Aargauer Apotheken-Personal soll Alarmsignale von häuslicher Gewalt erkennen
Eine Kundin kauft plötzlich häufiger Schmerzmittel und Verbandsmaterial. Ein Stammkunde nimmt seine Medikamente nicht mehr regelmässig. Diese beiden Beispiele können subtile Anzeichen für häusliche Gewalt sein. Das Personal von Aargauer Apotheken soll solche Alarmsignale erkennen. Dazu lanciert der Kanton ein E-Learning-Programm, wie er mitteilt.
Sensibilisierung für Thema und das nötige Rüstzeug
Mit dem Kurs soll der professionelle Umgang von Fachpersonen mit häuslicher Gewalt und Gewalt gegen Frauen nachhaltig gestärkt werden. In einer vierstündigen Schulung sollen die Mitarbeitenden lernen, worauf es zu achten gilt und welche Anlaufstellen die richtigen sind. Falls das Personal ein Warnzeichen erkennt, soll die möglicherweise betroffene Person auf das Angebot von Anlaufstellen hingewiesen werden. Meldungen direkt an die Behörden sind nicht Teil dieser Massnahme.

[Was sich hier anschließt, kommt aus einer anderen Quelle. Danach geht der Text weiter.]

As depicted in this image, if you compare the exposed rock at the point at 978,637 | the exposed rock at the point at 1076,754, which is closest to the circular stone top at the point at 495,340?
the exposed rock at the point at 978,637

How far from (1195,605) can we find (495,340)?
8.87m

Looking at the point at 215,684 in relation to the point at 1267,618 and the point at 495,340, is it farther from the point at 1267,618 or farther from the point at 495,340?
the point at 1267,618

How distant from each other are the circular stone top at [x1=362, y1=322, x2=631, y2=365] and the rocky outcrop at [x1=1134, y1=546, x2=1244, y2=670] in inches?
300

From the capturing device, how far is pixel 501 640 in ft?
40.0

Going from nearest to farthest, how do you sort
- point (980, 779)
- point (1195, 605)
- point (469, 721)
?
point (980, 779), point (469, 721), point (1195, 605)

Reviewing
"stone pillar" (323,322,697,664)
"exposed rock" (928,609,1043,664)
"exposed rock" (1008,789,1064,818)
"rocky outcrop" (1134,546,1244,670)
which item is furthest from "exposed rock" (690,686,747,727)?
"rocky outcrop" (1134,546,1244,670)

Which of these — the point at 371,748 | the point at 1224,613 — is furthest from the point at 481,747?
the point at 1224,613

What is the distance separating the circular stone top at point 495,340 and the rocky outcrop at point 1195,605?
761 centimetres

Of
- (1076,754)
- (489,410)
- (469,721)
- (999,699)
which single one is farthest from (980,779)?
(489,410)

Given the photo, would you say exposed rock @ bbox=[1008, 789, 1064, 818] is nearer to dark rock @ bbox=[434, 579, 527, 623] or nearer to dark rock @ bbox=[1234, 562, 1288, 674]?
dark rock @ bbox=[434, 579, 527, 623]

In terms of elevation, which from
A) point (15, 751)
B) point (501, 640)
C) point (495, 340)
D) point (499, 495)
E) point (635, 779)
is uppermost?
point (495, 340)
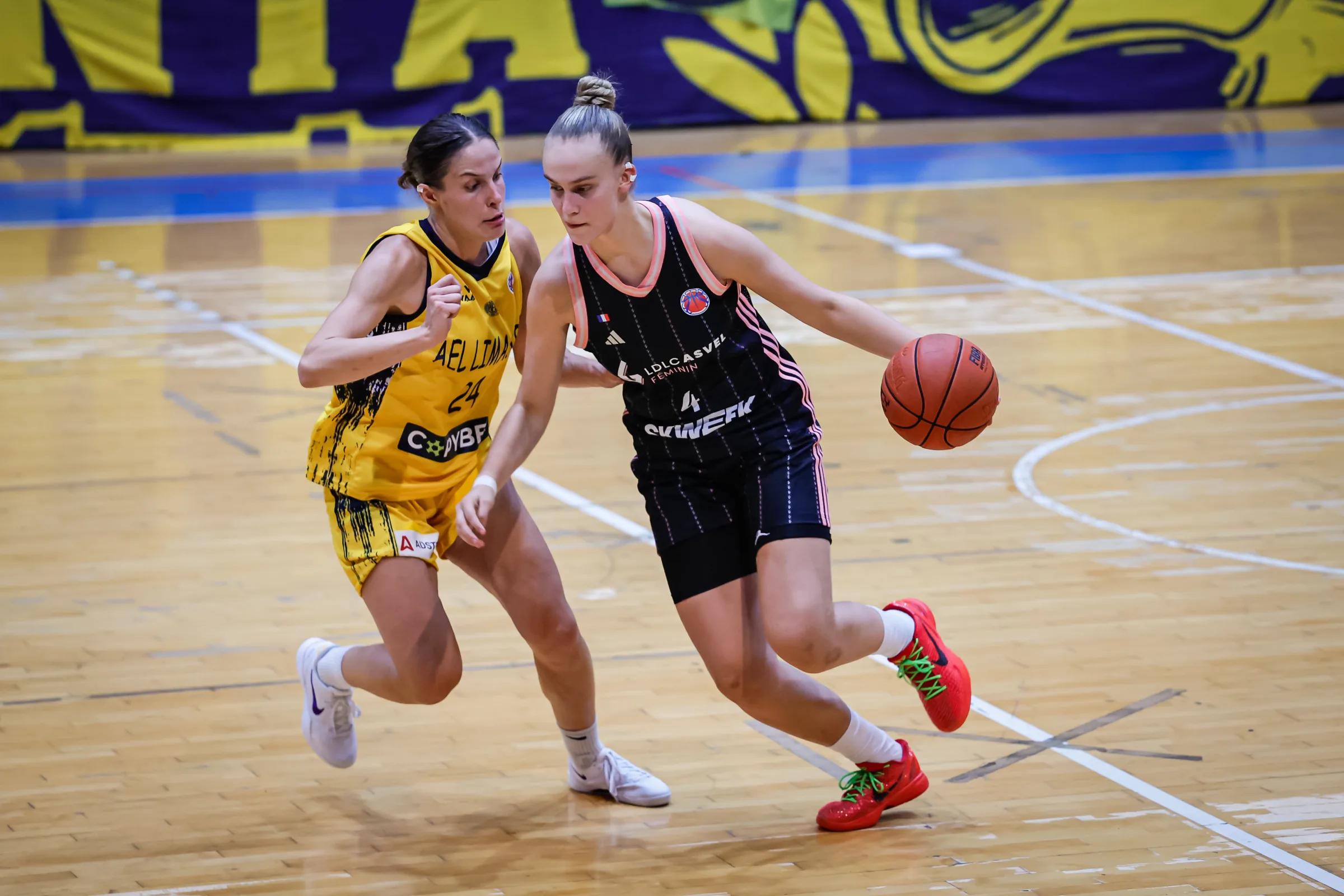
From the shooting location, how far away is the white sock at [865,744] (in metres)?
4.09

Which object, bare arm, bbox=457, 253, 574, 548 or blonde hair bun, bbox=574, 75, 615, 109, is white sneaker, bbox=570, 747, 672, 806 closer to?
bare arm, bbox=457, 253, 574, 548

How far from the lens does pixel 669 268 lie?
12.7 feet

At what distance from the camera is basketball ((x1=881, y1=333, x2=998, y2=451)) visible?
3910 mm

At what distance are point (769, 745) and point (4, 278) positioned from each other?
27.6ft

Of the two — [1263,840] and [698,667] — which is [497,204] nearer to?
[698,667]

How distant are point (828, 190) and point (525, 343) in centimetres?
1055

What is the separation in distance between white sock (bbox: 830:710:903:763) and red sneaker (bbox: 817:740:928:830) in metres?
0.01

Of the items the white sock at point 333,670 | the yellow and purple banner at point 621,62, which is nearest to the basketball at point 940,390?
the white sock at point 333,670

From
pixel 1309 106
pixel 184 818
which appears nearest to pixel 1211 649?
pixel 184 818

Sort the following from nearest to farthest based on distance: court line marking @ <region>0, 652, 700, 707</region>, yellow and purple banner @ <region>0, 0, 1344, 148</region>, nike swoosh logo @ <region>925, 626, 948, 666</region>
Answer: nike swoosh logo @ <region>925, 626, 948, 666</region>
court line marking @ <region>0, 652, 700, 707</region>
yellow and purple banner @ <region>0, 0, 1344, 148</region>

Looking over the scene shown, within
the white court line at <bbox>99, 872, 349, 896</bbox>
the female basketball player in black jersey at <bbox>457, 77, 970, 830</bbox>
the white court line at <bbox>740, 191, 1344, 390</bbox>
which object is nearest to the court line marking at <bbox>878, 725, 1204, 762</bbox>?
the female basketball player in black jersey at <bbox>457, 77, 970, 830</bbox>

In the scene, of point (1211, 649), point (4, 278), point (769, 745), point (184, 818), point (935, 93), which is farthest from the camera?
point (935, 93)

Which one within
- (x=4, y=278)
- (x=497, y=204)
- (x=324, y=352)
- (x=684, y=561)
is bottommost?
(x=4, y=278)

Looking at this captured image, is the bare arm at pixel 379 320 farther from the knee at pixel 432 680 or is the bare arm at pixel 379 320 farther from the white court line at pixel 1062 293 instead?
the white court line at pixel 1062 293
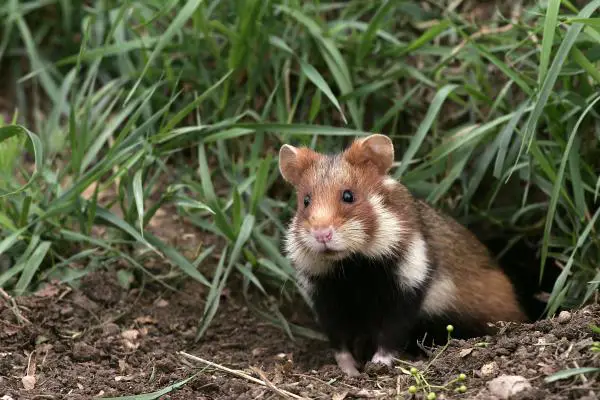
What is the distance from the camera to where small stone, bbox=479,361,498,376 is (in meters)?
3.86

Der Schweizerische Apotheken-Dachverband hat die Weiterbildung zertifiziert. Die Schulung steht den Aargauer Apotheken seit Mai 2025 zur Verfügung. Die Kosten pro Kurs von 110 Franken übernimmt der Kanton.
Entwickelt wurde der Kurs vom Gleichstellungsbüro und der Kantonsapotheke des Kantons Waadt. Die Aargauer Fachstelle Häusliche Gewalt hat die Schulung in Zusammenarbeit mit dem Aargauischen Apothekerverband für den Kanton angepasst.
«Wir wollen Betroffene an die richtige Anlaufstelle weiterleiten»
Apotheken sind eine niederschwellige Anlaufstelle, die überdurchschnittlich oft von Gewaltbetroffenen beansprucht werde, schreibt der Kanton in seiner Mitteilung.
Der Präsident des Aargauischen Apothekerverbands, Hans Jürg Engel, kennt selbst einen Fall, in dem eine Person auffällig oft Schmerzmittel bezog. Parallel stellte sich heraus, dass die Person von häuslicher Gewalt betroffen ist. Unter anderem wegen diesem Fall sagt Engel: «Wir wollen Betroffene an die richtige Anlaufstelle weiterleiten.»

Bild: zvg
Die Nähe zu Kundinnen und Kunden und regelmässiger Kontakt helfen den Apotheken, Veränderungen festzustellen, die darauf hinweisen, dass eine Person häuslicher Gewalt ausgesetzt ist. Dies können offensichtlichere Anzeichen wie blaue Flecken sein oder subtilere Zeichen wie eine auffällige Verhaltensveränderung. «Wir versuchen aber auch bei einmaligen Einkäufen anhand der Tonalität zu erkennen, ob die Person einer Bedrohung ausgesetzt ist», sagt Engel.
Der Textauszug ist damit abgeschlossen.